→ **Extract**
Yet in this moment, as I stand here staring at the strip of unused, inferior stickers in my car, my entire body longs to be in that aisle again with her at 8:47 on a Tuesday morning. I ACHE for it, in fact. It makes no sense, and I start to feel the tears welling up. And I know that tomorrow she starts school, and that we won’t be making early-morning Trader Joe’s runs anymore, and it makes me feel almost nauseous that it’s over. Of course, there will be more TJ runs with her in the future, but not at this exact age. Not at this exact time. And probably not at this leisurely pace.


And sure, we have next summer. But next summer she will be four. And she’ll be eligible for lots of summer camps. And I’ll of course sign her up for as many as possible (in effing JANUARY, waiting with bated breath at my computer with sweat trickling down my brow like a PSYCHO with the rest of Nashville), but her voice will be different. And her little legs will hang down a bit lower in the grocery cart seat. And she’ll probably have shoes on (okay, that’s a stretch, sorry). And maybe she’ll still ask for the boring stickers. But she might not be as excited for them. And I might not find her sticker strips in my car anymore. And then one day I’m going to wake up and realize I’ve been going to the grocery store alone, a lot.


Forget the water bottle phenomenon, guys— what we actually need to discuss here is how I can wish so hard for school to start and wish so hard to make a grocery run alone, yet when I’m finally faced with that reality, my heart physically aches. WHY AM I THE WAY THAT I AM? (A question I find myself asking entirely too much lately, mainly centering around my inability to not eat lots of cheese.)


I’ve been LIVING for the start of school. I’ve felt depleted and worn out and kind of like a shell of myself these last fews weeks. I want to exercise regularly and I want to keep a tidy home and I want to write more and I want to have an actual career and I want to go to the grocery store without bartering with a three year old over YouTube videos, and I can’t do any of those things when I have said three year old attached to my hip from sun up to sun down. And despite all of these feelings, the Trader Joes stickers almost brought me to my damn knees.


To anyone else, the stickers look insignificant. They look like what they are: trash cluttering up an already-messy car. (But honestly. that’s on the Trader Joe’s sticker designing team; maybe if they put some more of the budget into that instead of the employees’ Hawaiian button-downs, less stickers would be tossed in the dumpster.) My point is, it’s funny how, as a parent, otherwise inconsequential things start to have meaning— meaning that utterly rocks you when you least expect it.

→ **Set tasks**
(1) Answer these questions using the passage about the Trader Joe's stickers:
(a) At what time on a Tuesday morning does the writer long to be in the store aisle again?
(b) How old will the child be next summer?
(c) In which month does the writer say they will sign the child up for summer camps?
(2) Do these statements agree with the passage about the Trader Joe's stickers? For each, answer yes or no and quote the words that decide it.
(a) The child starts school tomorrow.
(b) The writer says the stickers look important to anyone else.
(c) The child is four years old now.

→ **Dataset extract**

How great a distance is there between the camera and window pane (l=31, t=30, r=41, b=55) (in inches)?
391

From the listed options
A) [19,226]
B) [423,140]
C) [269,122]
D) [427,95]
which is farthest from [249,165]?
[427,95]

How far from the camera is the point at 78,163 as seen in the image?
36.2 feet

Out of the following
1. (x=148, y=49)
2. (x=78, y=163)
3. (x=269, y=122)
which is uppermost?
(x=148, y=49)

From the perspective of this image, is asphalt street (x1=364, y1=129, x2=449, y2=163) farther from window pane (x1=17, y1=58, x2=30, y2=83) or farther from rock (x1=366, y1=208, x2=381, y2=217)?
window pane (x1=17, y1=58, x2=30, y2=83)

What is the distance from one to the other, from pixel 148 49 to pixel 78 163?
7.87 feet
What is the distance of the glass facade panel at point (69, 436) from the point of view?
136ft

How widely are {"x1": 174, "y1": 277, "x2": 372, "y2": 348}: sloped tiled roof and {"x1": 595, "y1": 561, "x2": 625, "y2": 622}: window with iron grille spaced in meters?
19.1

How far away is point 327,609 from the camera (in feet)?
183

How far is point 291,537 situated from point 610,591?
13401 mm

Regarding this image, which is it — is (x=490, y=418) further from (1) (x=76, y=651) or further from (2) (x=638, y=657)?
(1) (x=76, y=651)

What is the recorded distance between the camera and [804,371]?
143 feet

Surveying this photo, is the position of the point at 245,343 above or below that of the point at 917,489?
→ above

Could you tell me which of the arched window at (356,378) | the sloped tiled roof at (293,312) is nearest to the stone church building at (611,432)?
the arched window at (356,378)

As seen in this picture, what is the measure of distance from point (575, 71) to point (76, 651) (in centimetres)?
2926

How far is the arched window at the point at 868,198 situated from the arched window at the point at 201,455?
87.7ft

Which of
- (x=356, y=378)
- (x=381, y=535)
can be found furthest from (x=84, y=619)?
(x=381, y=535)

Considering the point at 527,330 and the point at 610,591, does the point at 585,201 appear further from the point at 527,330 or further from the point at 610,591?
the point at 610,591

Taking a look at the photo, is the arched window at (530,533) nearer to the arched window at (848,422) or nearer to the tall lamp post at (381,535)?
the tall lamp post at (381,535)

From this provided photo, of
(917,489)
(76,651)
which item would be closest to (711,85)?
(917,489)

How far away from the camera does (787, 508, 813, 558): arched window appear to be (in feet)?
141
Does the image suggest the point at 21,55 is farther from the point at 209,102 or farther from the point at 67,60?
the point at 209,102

→ **Results**
(1)
(a) 8:47
(b) Four
(c) January

(2)
(a) Yes: "And I know that tomorrow she starts school"
(b) No: "To anyone else, the stickers look insignificant."
(c) No: "But next summer she will be four."